India's wholesale price index (WPI)-based inflation rose 0.3% in April from 0.9% a month ago, returning to a positive territory after remaining in deflation for 17 months. However, Nomura feels that owing to rising costs amid still-subdued domestic demand, profit margins could come under pressure.
"Indeed, a breakdown of the WPI into input and output prices shows that the majority of the pick-up was driven by higher input costs (food, fuel and commodities), which accelerated to -0.5% from -2.1% in March. Output price inflation also rose, but marginally to 1.7% from 1.3%, indicating that producers in select segments also passed on higher input costs to consumers," it said in a research note.
According to Religare Capital Markets Ltd the turnaround was on due to a surge in food product inflation (led by sugar) – core WPI stayed in the negative zone, at -0.8%. "Given that the deflation in global commodity prices is moderating, we expect the WPI to continue to edge up – this is positive for a recovery in nominal growth," it added.
WPI food price inflation (primary plus manufactured) rose 5.4% in April from 4.0% in March, while core WPI (WPI manufactured ex-food) deflation eased to -0.8% from -1.1%.
The uptick in April was driven by three factors, food prices, higher global commodity prices and better domestic demand, Nomura says.

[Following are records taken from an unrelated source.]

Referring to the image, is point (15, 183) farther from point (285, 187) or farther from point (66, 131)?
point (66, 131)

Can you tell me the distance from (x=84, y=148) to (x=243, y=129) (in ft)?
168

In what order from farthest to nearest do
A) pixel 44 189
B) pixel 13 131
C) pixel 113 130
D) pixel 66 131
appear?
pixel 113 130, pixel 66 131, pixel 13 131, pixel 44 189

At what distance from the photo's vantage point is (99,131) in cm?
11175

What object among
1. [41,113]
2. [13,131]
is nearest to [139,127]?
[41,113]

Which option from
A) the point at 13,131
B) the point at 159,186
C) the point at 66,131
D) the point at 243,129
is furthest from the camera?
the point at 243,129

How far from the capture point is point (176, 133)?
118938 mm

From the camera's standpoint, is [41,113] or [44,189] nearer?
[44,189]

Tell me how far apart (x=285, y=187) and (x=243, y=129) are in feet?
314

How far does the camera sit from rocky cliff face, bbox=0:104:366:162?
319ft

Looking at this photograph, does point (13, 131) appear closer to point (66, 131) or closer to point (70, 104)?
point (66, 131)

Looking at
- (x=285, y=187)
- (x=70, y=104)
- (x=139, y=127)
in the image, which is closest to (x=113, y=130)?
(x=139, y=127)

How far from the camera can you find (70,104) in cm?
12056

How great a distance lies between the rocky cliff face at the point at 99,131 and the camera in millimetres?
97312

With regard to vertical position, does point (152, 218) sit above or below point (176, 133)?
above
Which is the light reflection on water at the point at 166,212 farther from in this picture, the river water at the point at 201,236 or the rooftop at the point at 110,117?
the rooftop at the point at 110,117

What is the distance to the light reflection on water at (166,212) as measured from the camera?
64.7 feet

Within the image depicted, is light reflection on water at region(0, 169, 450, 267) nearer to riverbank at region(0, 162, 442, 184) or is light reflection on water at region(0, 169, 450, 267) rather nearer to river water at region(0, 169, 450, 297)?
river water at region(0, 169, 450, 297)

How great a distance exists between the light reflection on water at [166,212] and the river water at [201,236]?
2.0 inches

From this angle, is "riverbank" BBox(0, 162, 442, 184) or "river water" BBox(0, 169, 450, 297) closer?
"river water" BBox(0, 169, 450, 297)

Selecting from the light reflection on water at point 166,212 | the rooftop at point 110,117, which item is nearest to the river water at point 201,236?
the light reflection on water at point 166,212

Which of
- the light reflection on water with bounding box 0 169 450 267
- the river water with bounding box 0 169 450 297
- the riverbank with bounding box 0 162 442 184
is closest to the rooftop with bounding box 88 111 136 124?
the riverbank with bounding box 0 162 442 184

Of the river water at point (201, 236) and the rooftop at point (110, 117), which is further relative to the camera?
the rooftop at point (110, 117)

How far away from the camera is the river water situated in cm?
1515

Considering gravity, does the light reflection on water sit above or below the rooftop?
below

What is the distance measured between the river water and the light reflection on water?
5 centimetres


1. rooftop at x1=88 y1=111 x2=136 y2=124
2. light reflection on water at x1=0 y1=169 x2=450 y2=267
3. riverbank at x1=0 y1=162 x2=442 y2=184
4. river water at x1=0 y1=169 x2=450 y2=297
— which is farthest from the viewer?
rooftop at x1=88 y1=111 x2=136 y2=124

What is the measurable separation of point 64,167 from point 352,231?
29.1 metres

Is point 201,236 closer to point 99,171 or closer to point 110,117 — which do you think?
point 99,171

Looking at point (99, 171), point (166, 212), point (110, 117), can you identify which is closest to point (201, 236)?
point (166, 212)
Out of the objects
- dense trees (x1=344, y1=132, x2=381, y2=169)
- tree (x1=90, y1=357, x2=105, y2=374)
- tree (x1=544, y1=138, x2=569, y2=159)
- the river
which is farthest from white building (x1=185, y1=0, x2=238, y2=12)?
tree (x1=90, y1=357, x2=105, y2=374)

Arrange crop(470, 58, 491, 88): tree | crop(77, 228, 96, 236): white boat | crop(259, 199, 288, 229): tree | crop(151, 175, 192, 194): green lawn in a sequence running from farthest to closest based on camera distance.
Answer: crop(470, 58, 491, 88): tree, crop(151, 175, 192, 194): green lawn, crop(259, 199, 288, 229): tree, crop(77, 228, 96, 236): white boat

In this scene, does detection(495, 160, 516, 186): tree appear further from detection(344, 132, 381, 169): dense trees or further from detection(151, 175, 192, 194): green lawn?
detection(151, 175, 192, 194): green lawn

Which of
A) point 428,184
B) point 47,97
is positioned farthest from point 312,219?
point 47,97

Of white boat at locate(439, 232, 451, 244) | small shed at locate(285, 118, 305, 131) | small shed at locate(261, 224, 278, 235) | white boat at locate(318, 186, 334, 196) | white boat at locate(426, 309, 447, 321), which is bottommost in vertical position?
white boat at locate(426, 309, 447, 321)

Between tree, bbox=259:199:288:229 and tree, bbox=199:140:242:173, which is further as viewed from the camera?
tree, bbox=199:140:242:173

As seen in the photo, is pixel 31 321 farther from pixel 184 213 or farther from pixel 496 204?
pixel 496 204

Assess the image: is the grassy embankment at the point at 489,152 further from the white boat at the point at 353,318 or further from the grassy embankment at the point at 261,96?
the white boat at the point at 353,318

1. Food prices sequentially rose sharply led by a pick-up in the prices of pulses (4% m-o-m), vegetables (4.7%) and manufactured food such as sugar (8.4%) and tea and coffee (12.9%). Although fruit and vegetable prices typically rise during the summer months, the pick-up in the case of vegetables was stronger than a year ago, driving up y-o-y food price inflation.
2. Higher global commodity prices pushed up the prices of fuel (aviation turbine fuel, bitumen, petrol), primary non-food articles (oilseeds and fibres) and select manufactured products (basic metals and chemicals).

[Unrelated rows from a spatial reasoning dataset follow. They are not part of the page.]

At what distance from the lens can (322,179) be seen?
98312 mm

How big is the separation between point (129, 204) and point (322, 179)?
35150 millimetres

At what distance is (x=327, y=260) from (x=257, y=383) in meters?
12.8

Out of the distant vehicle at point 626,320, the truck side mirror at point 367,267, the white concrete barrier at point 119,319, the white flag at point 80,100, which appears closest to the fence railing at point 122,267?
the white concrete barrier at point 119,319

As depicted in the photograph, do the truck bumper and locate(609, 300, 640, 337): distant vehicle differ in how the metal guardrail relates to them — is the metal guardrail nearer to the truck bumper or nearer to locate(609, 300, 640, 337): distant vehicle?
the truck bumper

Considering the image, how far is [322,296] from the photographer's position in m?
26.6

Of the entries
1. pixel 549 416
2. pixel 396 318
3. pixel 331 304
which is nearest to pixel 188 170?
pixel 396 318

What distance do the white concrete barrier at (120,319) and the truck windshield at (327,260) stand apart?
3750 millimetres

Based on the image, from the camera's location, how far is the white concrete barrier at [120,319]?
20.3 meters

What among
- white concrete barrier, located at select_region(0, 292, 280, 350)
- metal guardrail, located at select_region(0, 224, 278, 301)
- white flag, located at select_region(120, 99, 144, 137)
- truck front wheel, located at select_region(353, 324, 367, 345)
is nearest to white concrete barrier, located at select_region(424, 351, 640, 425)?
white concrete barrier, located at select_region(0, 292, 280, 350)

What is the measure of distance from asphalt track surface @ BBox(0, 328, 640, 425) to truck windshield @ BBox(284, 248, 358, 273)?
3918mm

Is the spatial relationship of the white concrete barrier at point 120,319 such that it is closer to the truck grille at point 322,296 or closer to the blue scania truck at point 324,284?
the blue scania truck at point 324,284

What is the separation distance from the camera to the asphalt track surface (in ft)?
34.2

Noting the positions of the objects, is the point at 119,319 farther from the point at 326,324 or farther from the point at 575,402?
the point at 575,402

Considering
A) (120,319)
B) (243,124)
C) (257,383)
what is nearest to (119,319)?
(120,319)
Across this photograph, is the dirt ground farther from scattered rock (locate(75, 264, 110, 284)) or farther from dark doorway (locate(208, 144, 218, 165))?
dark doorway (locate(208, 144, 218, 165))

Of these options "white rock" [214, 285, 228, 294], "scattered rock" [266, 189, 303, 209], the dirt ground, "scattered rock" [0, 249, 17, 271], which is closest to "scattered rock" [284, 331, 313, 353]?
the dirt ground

3. Better domestic demand pushed up the prices of cement, beverages & tobacco and wood products. However, we do not view demand-side pressures as broad-based, as segments such as paper and leather products witnessed sequential price declines.
According to Religare, the deflationary spell in the Indian economy was largely driven by a sharp fall in global crude oil and metal prices. Ex-crude oil, mineral oils and metals, WPI stood at 2.4% in April 2016 and has remained positive in 15 of the last 18 months. "Given moderating deflation in international commodities, we expect WPI to continue to rise in the near term – positive for nominal GDP growth," the report concluded.